En cualquier caso, no era la primera vez que el jugador cometía una falta semejante. Durante toda su carrera demostró ser un dechado de elegancia, juego limpio y saber estar dentro y fuera del terreno de juego; pero en tres o cuatro ocasiones perdió los estribos ante las provocaciones subterráneas de sus rivales y estalló en reacciones de corto circuito de gran violencia. Era como si ese perfecto caballero escondiese en su interior una botella de nitroglicerina difícil de calentar, pero de comportamiento imprevisible si se conseguía que superara una determinada temperatura; y sus rivales acabaron por darse cuenta. En los días siguientes al partido, Zidane se limitó a pedir perdón humillado y derrotado y trató de justificar tímidamente su embestida en el hecho de que su rival le había dicho algo muy ofensivo que incumbía a su madre y a su hermana, pero sin ofrecer más detalles.

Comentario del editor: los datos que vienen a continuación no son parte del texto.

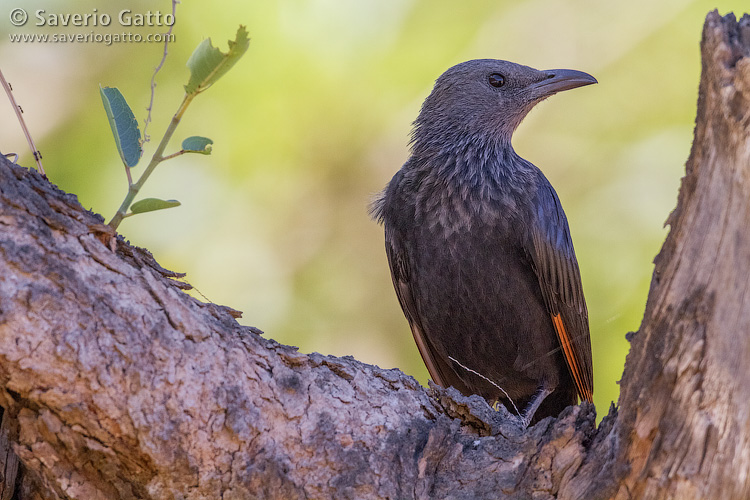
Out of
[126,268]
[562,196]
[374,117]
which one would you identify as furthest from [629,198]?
[126,268]

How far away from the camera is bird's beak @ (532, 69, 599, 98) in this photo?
4734 millimetres

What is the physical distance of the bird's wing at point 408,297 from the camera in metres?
4.50

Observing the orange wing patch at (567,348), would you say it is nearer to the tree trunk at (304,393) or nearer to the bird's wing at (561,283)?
the bird's wing at (561,283)

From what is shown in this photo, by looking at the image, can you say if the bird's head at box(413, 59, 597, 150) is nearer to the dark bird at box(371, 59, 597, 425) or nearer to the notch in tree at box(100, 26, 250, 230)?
the dark bird at box(371, 59, 597, 425)

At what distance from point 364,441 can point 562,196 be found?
13.4 ft

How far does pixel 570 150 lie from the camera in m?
6.39

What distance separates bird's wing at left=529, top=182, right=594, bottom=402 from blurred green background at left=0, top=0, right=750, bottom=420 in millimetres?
1342

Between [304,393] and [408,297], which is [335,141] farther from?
[304,393]

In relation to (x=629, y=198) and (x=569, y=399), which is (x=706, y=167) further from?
(x=629, y=198)

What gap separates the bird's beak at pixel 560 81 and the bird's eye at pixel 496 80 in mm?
198

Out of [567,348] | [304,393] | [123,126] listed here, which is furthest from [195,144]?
[567,348]

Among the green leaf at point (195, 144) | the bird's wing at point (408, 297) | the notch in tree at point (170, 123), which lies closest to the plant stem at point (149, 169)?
the notch in tree at point (170, 123)

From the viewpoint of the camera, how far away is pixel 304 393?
275 centimetres

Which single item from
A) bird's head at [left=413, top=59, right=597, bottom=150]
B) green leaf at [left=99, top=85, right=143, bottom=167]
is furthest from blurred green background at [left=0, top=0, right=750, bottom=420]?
green leaf at [left=99, top=85, right=143, bottom=167]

El agredido lo negó, por supuesto, pero a cualquiera que haya jugado al fútbol le resulta evidente que Zidane fue provocado con la intención de que dejara a su equipo con diez. Era de esperar que un profesional con más de quince años de experiencia en la élite no cayera en la trampa como un juvenil; pero Abdessemend sabía que no existía ninguna posibilidad de que se controlara: la frustración y las humillaciones sufridas durante la infancia y la pubertad dejan un poso indeleble.

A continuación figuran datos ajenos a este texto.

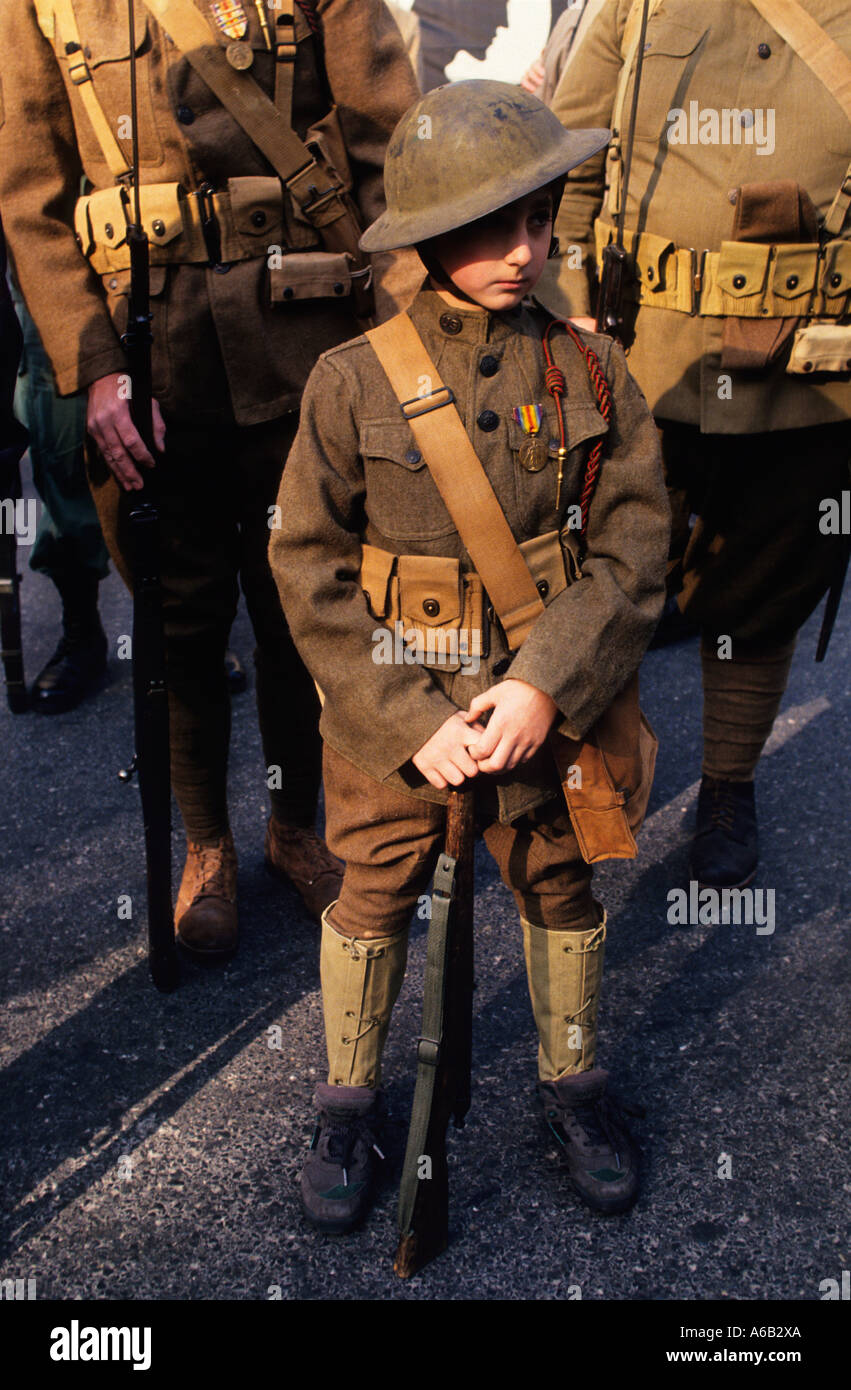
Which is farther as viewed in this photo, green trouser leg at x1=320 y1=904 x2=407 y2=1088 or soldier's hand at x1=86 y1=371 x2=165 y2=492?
soldier's hand at x1=86 y1=371 x2=165 y2=492

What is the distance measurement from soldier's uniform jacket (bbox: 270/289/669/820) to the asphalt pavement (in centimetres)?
89

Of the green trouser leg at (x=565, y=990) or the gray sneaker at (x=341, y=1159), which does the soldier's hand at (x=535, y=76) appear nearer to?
the green trouser leg at (x=565, y=990)

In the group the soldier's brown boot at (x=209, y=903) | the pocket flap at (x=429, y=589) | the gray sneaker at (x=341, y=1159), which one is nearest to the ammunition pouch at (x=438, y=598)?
the pocket flap at (x=429, y=589)

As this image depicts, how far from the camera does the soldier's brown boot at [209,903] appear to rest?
2.92 m

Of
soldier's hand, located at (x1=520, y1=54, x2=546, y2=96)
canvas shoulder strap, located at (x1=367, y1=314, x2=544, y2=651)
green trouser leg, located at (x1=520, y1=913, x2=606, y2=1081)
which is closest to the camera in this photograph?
canvas shoulder strap, located at (x1=367, y1=314, x2=544, y2=651)

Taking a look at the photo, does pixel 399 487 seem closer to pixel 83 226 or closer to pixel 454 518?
pixel 454 518

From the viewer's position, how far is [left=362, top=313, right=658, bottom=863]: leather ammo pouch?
74.3 inches

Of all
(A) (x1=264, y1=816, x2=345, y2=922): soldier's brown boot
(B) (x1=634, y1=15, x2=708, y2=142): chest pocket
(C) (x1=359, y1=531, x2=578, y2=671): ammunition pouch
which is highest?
(B) (x1=634, y1=15, x2=708, y2=142): chest pocket

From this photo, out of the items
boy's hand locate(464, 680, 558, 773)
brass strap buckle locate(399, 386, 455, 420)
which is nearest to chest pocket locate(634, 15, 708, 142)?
brass strap buckle locate(399, 386, 455, 420)

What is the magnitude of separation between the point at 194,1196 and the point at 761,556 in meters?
1.97

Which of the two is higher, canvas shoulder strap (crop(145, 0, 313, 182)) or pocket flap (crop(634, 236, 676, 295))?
canvas shoulder strap (crop(145, 0, 313, 182))

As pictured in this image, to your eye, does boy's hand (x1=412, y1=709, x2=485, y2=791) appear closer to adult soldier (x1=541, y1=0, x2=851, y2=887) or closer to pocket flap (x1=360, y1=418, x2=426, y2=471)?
pocket flap (x1=360, y1=418, x2=426, y2=471)
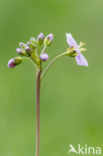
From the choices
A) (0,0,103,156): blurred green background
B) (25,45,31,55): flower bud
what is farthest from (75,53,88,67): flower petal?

Por si alguien no lo sabe y le interesa, el partido fue un verdadero churro, probablemente la peor final de toda la historia. En realidad, todo el campeonato de Alemania 2006 fue bastante malo. Por ofrecer un dato inequívoco, el mejor jugador del Mundial y posterior Balón de Oro fue Fabio Cannavaro, un defensa muy bueno y elegante, pero un defensa. Tuve la suerte de estar en Roma apenas un mes más tarde de que Italia se coronara como campeona, y aunque se les veía contentos con la victoria, el ambiente no era precisamente de euforia desatada. Recuerdo haber hablado del asunto con el dueño de una tienda de bufandas y fulares de la Piazza Barberini, un tipo verdaderamente peculiar y dotado de una gran capacidad para exaltarse por cualquier asunto en menos de lo que canta un gallo. En realidad, el tema principal de nuestra conversación ―o de su monólogo― no era el fútbol, sino la relajación de la moral social. En una apasionada mezcla de castellano e italiano, me dijo algo así como “Se han perdido los valores básicos, nessuno ricorda i valori cristiani: famiglia, rispetto, umiltà, carità, compasión… ¿Quién ha pensado en la mamma de Materazzi? Eh?! Nessuno! Nessuno!”. (Materazzi fue el receptor del cabezazo, una bestia parda de un metro noventa y tres y muchos kilos de peso, hasta entonces famoso exclusivamente por su juego bronco.)